You may have heard that Python is great for data analysis. Are you looking for a way to visualize data that’s easy to use and produces good-looking charts? Seaborn may be just what you’re looking for.
Why I Chose Seaborn
I chose Seaborn, a data visualization Python library created by Michael Waskom because it seemed easy to use.
I wanted to explore data analysis and statistics in Python because it’s a popular language for data science and analysis, and I was familiar with it. I’d taken a basic statistics and probability course back in college, but over 20 years later, there might have been a few things I was rusty on.
I’ve never been that good at hand calculations, but there’s a lot of good open-source statistics and math software that lets me explore concepts without getting bogged down in equations and calculations.
![Discover tab on the Kubuntu Focus Ir16 (Gen 2).](https://static1.howtogeekimages.com/wordpress/wp-content/uploads/2024/09/53784531248_d0ac576cf0_o.jpg)
Related
11 Science and Math Apps for Linux to Master Your Classes With
These Linux apps give you the same tools math and science professionals use.
Matplotlib is popular for making data visualizations with Python, but it can be difficult to pick up. Seaborn can create some beautiful-looking plots and has a simple syntax. I’m also armed with the Schaum’s Outlines book on statistics.
Installing Seaborn
If you’re already using Python, one good way to install Seaborn is through PIP:
pip install seaborn
I have a Mamba environment called “stats” containing other popular libraries like NumPy, SciPy, and Pandas.
I activate it with this command at the shell
mamba activate stats
I can run the Python commands in IPython or Jupyter.
Finding and Importing Datasets
To start Seaborn, import it using the standard Python import command
import seaborn as sns
The convention is to use “sns” as an abbreviation for “seaborn” as its shorter to type.
You can import data from spreadsheets like Excel, but “comma-separated values” or CSV files are also common, especially for datasets you’ll find online. You can read in these files with the Pandas library. To load a CSV file in the current directory:
import pandas as pd
data = pd.read_csv("example.csv")
Seaborn also has several datasets already built in. When using these datasets. To see them, use the get_dataset_names method:
sns.get_dataset_names()
There are some interesting ones to look at, but we’ll use a dataset of restaurant tips.
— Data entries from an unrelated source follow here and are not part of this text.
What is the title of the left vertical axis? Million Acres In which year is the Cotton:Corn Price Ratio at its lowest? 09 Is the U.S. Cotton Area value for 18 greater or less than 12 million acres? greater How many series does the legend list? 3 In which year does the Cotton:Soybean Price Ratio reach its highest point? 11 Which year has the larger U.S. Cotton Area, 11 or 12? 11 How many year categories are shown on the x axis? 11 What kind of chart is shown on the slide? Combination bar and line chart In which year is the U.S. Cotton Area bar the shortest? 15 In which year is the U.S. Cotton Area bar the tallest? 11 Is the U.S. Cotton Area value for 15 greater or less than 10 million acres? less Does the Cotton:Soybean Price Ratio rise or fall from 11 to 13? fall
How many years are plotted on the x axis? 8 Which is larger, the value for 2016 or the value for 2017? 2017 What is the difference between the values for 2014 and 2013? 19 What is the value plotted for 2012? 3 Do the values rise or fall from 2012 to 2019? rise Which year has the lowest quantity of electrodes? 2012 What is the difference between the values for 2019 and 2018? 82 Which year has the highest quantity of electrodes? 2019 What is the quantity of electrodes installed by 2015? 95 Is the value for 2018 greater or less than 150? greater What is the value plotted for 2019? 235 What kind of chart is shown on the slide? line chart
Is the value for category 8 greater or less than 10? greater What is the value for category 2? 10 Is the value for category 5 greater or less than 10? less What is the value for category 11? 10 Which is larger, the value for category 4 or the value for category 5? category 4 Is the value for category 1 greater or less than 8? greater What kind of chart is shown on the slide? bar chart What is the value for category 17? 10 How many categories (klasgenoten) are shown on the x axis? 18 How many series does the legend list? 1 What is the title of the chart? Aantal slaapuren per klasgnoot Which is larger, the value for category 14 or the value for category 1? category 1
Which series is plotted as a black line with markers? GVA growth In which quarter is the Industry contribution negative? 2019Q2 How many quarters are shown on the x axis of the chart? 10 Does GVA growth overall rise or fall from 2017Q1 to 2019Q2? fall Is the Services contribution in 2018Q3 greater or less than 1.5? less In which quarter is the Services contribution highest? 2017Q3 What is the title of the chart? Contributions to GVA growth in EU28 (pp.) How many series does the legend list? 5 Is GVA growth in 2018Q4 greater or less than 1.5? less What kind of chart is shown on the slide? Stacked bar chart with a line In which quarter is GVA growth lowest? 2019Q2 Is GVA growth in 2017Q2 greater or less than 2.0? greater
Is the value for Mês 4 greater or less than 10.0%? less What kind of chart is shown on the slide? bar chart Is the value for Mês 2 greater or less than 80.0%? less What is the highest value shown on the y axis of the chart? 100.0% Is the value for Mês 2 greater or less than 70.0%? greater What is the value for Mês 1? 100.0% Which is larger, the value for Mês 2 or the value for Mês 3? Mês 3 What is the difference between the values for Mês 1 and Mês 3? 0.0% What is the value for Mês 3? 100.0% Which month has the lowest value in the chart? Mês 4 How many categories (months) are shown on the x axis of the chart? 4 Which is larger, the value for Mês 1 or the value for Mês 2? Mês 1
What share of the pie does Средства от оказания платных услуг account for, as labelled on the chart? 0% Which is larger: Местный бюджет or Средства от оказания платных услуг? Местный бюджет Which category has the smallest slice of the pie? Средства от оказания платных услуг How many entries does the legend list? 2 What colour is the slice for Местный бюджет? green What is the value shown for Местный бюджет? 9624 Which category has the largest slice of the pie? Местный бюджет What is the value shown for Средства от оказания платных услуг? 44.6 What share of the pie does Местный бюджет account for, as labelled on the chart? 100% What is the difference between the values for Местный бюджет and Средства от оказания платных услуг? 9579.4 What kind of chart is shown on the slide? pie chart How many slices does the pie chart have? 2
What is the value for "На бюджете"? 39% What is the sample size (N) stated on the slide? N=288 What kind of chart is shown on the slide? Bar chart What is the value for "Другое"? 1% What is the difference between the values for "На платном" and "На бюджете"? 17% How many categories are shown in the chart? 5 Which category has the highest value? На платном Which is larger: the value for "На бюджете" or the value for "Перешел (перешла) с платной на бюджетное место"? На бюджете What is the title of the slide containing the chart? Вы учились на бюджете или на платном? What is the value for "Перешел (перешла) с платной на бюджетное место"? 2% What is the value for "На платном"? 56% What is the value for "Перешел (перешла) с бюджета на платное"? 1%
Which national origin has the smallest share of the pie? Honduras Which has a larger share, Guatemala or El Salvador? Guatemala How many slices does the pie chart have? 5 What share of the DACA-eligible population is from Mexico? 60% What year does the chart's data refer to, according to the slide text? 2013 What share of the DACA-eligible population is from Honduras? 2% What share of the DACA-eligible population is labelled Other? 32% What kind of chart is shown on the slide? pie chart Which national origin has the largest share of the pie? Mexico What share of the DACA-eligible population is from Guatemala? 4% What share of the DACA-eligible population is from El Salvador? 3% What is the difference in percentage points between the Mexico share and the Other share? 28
We’ll load the data into a Pandas dataframe:
tips = sns.load_dataset("tips")
Dataframes are organized into columns similar to a spreadsheet. We’ll get an overview of the data with the head method:
tips.head()
Plotting Histograms With Seaborn
One useful basic graph is the histogram, which shows how the values of a dataset are distributed. Let’s look at the histogram of the total amount of these restaurant checks, the “total_bill” column, with the displot method:
sns.displot(x="total_bill",data=tips)
You can see that it almost looks like a bell-shaped normal distribution curve, though the tail is skewed to the right, with the peak more toward the left. The “data=” field is a convenience function when working with dataframes without having to type out “tips[“column”]” every time. The name of the dataframe is the source of the data.
Making Scatter Plots
One useful thing to visualize in a dataset is to see if the columns have a relationship with each other. A good way to do this is a scatter plot that plots the values of one column against the other. Let’s plot the total bill vs the tip:
sns.relplot(x="total_bill",y="tip",data=tips)
The x-axis is again the total bill and the y-axis is the tip amount.
Plotting Linear Regressions
If you looked closely at the scatterplot, you may have noticed that you could have drawn a straight line through the values. This means that there appears to be a positive linear relationship since the tip amount rises as the amount of the total bill increases.
We can plot a regression line through this scatter plot by using the regplot method:
sns.regplot(x="total_bill",y="tip",data=tips)
You’ll see a plot similar to the scatterplot we did earlier but with a line, our model of the linear relationship, drawn over it. This is called an “ordinary least-squares regression.”
There’s also a shaded area above and below the line. This represents a confidence interval, because a linear regression always contains some uncertainty in how it would fit over the data points.
You can fit more than just straight lines, but can model curves this way, but that’s beyond the scope of this article. This tutorial is just scratching the surface of how you can visualize and explore data with Python and Seaborn.